§ **THE PROBLEM**
Return the listing below in full, with every line exactly as it is.

§ **RECORDS**
● ● ●

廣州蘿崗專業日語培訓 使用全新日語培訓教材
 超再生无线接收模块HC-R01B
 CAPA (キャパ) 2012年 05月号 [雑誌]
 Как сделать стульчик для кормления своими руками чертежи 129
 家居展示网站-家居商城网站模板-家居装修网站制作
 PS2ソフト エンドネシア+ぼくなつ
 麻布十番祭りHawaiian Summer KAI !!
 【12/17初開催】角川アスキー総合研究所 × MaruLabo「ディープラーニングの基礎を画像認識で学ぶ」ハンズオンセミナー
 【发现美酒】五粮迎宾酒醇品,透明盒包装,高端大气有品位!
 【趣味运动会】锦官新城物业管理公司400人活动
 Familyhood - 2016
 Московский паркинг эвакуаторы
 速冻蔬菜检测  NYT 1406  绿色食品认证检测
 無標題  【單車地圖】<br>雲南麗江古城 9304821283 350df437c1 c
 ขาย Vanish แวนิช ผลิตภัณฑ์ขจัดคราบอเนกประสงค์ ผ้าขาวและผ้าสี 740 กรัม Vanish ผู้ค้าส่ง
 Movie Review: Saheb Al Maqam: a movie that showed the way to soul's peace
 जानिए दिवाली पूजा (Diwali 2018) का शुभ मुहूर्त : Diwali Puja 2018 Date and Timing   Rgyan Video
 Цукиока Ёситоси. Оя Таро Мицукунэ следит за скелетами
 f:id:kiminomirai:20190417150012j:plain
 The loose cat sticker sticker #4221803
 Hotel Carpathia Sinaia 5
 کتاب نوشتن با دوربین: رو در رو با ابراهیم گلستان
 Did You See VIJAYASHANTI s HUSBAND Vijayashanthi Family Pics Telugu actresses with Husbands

● ● ●

§ **EXERCISE RESPONSE**
廣州蘿崗專業日語培訓 使用全新日語培訓教材
 超再生无线接收模块HC-R01B
 CAPA (キャパ) 2012年 05月号 [雑誌]
 Как сделать стульчик для кормления своими руками чертежи 129
 家居展示网站-家居商城网站模板-家居装修网站制作
 PS2ソフト エンドネシア+ぼくなつ
 麻布十番祭りHawaiian Summer KAI !!
 【12/17初開催】角川アスキー総合研究所 × MaruLabo「ディープラーニングの基礎を画像認識で学ぶ」ハンズオンセミナー
 【发现美酒】五粮迎宾酒醇品,透明盒包装,高端大气有品位!
 【趣味运动会】锦官新城物业管理公司400人活动
 Familyhood - 2016
 Московский паркинг эвакуаторы
 速冻蔬菜检测  NYT 1406  绿色食品认证检测
 無標題  【單車地圖】<br>雲南麗江古城 9304821283 350df437c1 c
 ขาย Vanish แวนิช ผลิตภัณฑ์ขจัดคราบอเนกประสงค์ ผ้าขาวและผ้าสี 740 กรัม Vanish ผู้ค้าส่ง
 Movie Review: Saheb Al Maqam: a movie that showed the way to soul's peace
 जानिए दिवाली पूजा (Diwali 2018) का शुभ मुहूर्त : Diwali Puja 2018 Date and Timing   Rgyan Video
 Цукиока Ёситоси. Оя Таро Мицукунэ следит за скелетами
 f:id:kiminomirai:20190417150012j:plain
 The loose cat sticker sticker #4221803
 Hotel Carpathia Sinaia 5
 کتاب نوشتن با دوربین: رو در رو با ابراهیم گلستان
 Did You See VIJAYASHANTI s HUSBAND Vijayashanthi Family Pics Telugu actresses with Husbands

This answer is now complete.